__Consigne donnée__
Extrayez du texte sur les affrontements du 1er mai le passage qui va de « Le 1er mai, à » jusqu'à « racistes, des homophobes... » inclus.

#### Texte à lire

A vif / Partenaires sociaux ou collabos?
Le 1er mai, à Paris, des affrontements ont eu lieu entre le service d’ordre de la CGT et d’autres manifestants reprochant aux syndicalistes d'être des «collabos». Sur les plateaux de télévision, les spécialistes s’en sont donné à cœur joie, la plupart du temps sans une once de réflexion.
«Etre cégétiste et se faire traiter de collabos de Macron, c'est à hurler de rire», a déclaré, sans rire, Benjamin Amar, le médiatique membre de la direction nationale de la CGT. Toujours dogmatiquement correct, il a aussi expliqué qu’il s’agissait sans doute d’une attaque de l’extrême-droite. D’autres syndicalistes ont déclaré qu’il s’agissait «d’un groupe d’individu dont certains se revendiquant gilets jaunes». Bref, des méchants, des salauds, des racistes, des homophobes...

########
#### Extrait de données

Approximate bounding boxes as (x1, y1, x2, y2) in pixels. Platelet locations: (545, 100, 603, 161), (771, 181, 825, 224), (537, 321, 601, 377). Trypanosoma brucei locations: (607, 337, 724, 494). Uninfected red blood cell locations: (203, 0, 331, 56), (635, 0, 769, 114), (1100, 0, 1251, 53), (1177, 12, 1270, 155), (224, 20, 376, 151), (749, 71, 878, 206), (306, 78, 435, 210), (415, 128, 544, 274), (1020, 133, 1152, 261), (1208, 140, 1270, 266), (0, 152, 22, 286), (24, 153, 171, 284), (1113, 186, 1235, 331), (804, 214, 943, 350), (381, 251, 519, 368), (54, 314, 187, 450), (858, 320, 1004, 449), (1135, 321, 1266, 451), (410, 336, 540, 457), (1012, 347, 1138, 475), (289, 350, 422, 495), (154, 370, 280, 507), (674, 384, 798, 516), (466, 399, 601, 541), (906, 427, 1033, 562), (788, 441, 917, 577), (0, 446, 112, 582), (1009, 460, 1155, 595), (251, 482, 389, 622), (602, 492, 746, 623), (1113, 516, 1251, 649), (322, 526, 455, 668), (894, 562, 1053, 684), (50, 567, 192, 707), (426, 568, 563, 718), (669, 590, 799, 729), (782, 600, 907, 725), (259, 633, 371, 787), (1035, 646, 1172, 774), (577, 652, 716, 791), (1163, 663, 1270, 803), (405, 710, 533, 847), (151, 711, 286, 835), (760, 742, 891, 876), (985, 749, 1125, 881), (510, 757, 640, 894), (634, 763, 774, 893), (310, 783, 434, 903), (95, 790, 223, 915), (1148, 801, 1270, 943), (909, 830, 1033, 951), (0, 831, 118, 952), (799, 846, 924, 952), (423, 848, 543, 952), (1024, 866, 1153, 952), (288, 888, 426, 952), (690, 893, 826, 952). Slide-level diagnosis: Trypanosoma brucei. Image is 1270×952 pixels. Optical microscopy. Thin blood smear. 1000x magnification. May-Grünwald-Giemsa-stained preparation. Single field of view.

########

__Réponse à l'exercice__
Le 1er mai, à Paris, des affrontements ont eu lieu entre le service d’ordre de la CGT et d’autres manifestants reprochant aux syndicalistes d'être des «collabos». Sur les plateaux de télévision, les spécialistes s’en sont donné à cœur joie, la plupart du temps sans une once de réflexion.
«Etre cégétiste et se faire traiter de collabos de Macron, c'est à hurler de rire», a déclaré, sans rire, Benjamin Amar, le médiatique membre de la direction nationale de la CGT. Toujours dogmatiquement correct, il a aussi expliqué qu’il s’agissait sans doute d’une attaque de l’extrême-droite. D’autres syndicalistes ont déclaré qu’il s’agissait «d’un groupe d’individu dont certains se revendiquant gilets jaunes». Bref, des méchants, des salauds, des racistes, des homophobes...